Check your understanding
Section titled “Check your understanding”- Explain, from first principles, why a naive world-computer with contracts that hold their own storage is forced to execute transactions one at a time.
- What single piece of information does the sequential design lack that makes parallelism impossible — and what change supplies it?
- State the conflict rule between two transactions. Which pairs are safe to run on different cores, and which must be serialized?
- How does the declare-your-footprint rule map onto Rust’s shared-XOR-mutable borrow rule? Give the correspondence for read-only and writable accounts.
- Why does the runtime build a
run_sequentialbaseline before the parallel scheduler, and what exact property must the parallel path satisfy relative to it?
Show answers
- Because the state a call touches is decided as the code runs (branches, computed keys, cross-contract calls), the runtime cannot know a transaction’s footprint until it has executed it. Without footprints it can’t tell whether two transactions conflict, so running them concurrently risks a data race and a network fork — the only safe choice is to run them strictly in order, which pins throughput to a single core.
- It lacks each transaction’s footprint (the set of accounts it reads and writes) before execution. Requiring every transaction to declare its read and write sets up front supplies it, turning conflict detection into a cheap set comparison the runtime can do without running anything.
- Two transactions conflict when they share at least one account and at least one of them writes it. Transactions with disjoint footprints — or that only read the same account (read–read is not a conflict) — are safe to run on different cores; any pair where one writes an account the other also uses must be serialized.

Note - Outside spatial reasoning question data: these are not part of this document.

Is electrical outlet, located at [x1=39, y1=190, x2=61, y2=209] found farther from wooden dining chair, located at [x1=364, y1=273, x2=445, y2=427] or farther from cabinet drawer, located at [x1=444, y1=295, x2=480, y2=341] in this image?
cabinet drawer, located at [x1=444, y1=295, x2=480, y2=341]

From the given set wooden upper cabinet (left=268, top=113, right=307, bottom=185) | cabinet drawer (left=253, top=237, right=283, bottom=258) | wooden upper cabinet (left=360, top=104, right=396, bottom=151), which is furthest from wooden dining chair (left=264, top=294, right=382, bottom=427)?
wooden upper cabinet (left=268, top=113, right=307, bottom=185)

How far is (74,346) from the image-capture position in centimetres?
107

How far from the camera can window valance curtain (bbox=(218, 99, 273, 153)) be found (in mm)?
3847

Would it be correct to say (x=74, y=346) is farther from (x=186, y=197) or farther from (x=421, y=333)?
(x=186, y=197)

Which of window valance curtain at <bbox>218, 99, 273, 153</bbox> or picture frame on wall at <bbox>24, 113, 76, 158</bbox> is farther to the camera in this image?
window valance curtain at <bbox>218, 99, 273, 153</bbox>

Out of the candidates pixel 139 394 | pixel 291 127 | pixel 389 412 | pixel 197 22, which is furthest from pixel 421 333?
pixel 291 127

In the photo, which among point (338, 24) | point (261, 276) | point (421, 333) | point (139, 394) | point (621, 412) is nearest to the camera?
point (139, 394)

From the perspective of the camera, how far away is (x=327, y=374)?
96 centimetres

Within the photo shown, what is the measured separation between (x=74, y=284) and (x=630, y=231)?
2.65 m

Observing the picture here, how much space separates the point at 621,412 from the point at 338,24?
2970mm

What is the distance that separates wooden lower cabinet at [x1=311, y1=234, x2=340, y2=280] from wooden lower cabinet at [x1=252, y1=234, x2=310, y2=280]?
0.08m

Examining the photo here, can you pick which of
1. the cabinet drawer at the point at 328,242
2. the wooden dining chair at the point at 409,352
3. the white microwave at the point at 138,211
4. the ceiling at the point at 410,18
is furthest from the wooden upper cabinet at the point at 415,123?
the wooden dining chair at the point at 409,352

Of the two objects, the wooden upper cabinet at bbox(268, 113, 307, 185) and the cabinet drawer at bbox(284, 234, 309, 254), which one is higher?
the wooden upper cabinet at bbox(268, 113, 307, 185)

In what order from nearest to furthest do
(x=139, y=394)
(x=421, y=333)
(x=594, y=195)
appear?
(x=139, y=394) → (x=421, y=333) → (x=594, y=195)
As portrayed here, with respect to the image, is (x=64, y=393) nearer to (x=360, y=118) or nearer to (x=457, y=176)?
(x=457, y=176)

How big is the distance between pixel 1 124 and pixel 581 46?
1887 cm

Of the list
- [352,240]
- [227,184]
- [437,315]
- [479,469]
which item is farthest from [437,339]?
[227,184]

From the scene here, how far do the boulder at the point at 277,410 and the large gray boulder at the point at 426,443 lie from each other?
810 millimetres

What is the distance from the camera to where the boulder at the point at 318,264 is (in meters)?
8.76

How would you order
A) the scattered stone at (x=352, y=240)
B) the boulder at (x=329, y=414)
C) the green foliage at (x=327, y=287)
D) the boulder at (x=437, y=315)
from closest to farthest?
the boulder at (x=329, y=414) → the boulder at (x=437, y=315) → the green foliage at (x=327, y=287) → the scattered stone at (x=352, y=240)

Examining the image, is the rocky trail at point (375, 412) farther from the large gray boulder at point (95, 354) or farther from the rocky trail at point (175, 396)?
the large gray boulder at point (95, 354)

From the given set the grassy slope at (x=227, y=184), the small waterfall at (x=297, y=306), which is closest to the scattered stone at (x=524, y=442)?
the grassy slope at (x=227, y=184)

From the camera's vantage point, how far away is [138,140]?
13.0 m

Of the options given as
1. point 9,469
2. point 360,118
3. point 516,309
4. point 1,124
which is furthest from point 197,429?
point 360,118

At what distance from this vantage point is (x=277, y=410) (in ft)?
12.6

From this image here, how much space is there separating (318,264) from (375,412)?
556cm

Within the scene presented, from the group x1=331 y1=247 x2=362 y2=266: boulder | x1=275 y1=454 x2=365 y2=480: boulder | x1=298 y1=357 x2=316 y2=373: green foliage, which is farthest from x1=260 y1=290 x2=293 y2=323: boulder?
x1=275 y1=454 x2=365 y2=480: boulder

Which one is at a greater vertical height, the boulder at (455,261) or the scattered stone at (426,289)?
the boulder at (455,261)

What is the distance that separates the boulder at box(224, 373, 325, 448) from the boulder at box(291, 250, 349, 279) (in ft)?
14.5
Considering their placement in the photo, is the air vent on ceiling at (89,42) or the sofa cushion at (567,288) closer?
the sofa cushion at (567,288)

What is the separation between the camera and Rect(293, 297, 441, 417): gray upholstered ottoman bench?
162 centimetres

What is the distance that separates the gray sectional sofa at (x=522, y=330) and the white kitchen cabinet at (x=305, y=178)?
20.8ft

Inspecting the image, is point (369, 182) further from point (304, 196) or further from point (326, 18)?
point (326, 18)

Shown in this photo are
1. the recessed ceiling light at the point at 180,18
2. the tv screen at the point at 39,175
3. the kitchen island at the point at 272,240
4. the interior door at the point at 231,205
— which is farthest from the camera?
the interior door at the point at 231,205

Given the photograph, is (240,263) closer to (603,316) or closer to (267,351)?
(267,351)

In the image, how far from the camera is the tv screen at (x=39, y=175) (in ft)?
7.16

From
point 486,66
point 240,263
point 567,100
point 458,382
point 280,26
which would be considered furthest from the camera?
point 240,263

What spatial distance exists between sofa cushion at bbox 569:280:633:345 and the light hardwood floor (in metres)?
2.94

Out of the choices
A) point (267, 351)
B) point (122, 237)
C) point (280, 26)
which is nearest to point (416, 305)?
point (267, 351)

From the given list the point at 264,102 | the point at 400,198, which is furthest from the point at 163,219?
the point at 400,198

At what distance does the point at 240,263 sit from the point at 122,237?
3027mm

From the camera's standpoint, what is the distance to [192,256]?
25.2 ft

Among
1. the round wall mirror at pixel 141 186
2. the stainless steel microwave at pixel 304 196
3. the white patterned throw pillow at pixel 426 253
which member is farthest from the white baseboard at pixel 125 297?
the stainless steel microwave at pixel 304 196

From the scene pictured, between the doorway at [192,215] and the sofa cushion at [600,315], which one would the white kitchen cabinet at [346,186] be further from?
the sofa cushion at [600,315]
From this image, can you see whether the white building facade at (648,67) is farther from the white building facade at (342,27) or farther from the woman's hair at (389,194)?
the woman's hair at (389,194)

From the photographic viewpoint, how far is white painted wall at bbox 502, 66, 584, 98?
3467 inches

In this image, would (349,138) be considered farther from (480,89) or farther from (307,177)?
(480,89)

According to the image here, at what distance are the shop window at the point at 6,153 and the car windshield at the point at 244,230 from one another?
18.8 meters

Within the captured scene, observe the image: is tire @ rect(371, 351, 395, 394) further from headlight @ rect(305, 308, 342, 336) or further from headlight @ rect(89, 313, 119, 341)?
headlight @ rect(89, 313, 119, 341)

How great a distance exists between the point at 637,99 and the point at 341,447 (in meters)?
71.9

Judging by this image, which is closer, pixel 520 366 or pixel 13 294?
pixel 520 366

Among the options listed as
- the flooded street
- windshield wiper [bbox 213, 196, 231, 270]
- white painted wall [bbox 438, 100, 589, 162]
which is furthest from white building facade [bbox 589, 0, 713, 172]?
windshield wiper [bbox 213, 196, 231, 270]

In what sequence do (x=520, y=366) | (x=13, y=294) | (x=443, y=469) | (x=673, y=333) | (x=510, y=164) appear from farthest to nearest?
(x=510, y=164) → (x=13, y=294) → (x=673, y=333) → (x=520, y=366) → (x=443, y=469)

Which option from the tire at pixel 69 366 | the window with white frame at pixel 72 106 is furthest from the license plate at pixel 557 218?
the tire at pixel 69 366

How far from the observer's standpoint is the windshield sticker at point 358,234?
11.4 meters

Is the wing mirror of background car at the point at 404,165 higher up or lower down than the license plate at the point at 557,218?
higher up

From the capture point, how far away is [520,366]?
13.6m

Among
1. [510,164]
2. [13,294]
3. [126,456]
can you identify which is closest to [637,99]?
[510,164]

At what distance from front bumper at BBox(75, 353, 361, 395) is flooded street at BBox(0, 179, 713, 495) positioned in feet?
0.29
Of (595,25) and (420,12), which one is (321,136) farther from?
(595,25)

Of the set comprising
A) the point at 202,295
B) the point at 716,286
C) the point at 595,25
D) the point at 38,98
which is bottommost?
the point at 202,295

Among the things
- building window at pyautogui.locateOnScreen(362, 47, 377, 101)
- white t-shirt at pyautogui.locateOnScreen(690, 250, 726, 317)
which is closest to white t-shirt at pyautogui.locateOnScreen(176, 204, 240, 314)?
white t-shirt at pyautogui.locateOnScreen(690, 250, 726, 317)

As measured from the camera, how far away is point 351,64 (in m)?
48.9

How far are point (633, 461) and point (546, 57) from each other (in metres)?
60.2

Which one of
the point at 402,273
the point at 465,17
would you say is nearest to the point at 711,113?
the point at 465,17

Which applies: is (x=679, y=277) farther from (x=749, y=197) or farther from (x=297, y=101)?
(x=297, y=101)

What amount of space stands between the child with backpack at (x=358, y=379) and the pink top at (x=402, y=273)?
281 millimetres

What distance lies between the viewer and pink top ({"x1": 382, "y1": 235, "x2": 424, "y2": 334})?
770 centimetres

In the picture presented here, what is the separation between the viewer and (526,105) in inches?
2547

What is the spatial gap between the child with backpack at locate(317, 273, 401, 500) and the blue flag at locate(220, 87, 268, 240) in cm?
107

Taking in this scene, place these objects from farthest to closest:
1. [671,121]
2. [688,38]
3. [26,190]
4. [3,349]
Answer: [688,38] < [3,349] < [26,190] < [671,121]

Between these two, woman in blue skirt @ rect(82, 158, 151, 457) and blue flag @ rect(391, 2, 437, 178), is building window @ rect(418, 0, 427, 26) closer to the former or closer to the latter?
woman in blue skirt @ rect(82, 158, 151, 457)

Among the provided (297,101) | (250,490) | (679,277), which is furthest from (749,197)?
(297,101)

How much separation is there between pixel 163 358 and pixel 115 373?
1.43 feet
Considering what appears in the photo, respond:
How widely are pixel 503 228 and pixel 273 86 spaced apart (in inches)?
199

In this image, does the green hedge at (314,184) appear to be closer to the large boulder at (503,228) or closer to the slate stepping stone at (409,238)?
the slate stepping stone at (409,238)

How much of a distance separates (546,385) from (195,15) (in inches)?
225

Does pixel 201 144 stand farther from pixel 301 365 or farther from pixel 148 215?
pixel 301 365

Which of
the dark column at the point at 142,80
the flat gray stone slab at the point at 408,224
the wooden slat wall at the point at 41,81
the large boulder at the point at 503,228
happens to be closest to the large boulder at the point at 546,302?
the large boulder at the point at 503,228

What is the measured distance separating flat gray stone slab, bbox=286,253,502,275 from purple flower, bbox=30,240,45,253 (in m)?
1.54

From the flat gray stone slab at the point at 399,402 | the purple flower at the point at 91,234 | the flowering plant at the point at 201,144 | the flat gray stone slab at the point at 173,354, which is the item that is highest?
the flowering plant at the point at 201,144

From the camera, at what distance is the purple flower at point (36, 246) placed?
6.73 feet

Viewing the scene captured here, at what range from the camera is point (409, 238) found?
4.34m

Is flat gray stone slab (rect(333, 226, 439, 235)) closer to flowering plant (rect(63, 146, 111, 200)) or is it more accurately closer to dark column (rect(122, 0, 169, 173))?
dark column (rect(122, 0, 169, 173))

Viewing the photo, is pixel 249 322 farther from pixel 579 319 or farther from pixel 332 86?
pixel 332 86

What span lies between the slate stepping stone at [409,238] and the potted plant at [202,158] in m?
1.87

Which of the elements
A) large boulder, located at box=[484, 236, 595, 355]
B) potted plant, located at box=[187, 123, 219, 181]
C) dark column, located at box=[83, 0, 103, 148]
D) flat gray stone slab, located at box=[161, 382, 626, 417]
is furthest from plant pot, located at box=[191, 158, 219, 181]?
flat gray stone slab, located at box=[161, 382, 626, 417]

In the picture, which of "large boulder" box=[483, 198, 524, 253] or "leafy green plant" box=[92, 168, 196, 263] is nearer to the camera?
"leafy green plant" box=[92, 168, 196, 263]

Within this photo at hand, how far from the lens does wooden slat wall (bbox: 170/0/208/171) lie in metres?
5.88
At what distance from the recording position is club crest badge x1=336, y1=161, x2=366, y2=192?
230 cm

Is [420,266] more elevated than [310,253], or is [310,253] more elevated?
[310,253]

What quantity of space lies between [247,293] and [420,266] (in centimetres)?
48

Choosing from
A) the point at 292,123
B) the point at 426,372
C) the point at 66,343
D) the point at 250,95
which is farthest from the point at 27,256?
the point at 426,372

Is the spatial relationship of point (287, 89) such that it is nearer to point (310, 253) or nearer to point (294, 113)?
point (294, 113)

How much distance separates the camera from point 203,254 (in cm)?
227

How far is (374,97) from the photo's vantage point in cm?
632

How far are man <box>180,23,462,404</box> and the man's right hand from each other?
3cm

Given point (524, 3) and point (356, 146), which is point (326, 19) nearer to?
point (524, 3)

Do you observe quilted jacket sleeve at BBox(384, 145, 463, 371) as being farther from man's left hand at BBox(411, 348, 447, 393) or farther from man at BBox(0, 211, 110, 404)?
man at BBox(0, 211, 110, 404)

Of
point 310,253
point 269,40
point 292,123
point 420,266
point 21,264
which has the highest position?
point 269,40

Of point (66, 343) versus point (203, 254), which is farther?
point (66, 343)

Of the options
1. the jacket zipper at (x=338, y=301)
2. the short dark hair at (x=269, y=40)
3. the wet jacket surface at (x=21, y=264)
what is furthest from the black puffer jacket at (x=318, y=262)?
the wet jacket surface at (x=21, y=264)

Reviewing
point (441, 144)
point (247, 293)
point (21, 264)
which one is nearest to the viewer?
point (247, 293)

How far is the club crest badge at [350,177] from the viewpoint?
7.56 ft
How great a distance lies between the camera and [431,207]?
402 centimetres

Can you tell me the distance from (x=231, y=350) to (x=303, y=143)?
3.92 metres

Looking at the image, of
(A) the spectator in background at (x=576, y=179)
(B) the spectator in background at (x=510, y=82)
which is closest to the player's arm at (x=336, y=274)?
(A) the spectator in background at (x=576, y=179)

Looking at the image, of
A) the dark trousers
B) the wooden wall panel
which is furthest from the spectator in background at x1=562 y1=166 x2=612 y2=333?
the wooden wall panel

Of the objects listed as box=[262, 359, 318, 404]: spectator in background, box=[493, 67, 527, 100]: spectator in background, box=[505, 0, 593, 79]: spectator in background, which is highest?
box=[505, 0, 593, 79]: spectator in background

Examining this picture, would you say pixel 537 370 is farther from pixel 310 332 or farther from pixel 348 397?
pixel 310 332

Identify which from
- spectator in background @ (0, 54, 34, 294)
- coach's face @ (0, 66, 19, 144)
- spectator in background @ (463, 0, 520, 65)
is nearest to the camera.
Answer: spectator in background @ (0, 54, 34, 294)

- A read-only account is like an
&Tshared reference — many transactions may hold it at once; a writable account is like an&mut Texclusive reference — exactly one transaction may hold it at a time. A conflict-free batch is exactly a set of borrows the borrow checker would accept, which is why lifting shared-XOR-mutable from variables to accounts makes concurrent execution safe. - The sequential run is the simple, obviously-correct definition of the right answer. The parallel path is an optimization, so it must produce a bit-for-bit identical final state to the sequential run (verified by tests that run both and compare the account database); if they ever disagree, the parallel path is the one that’s wrong.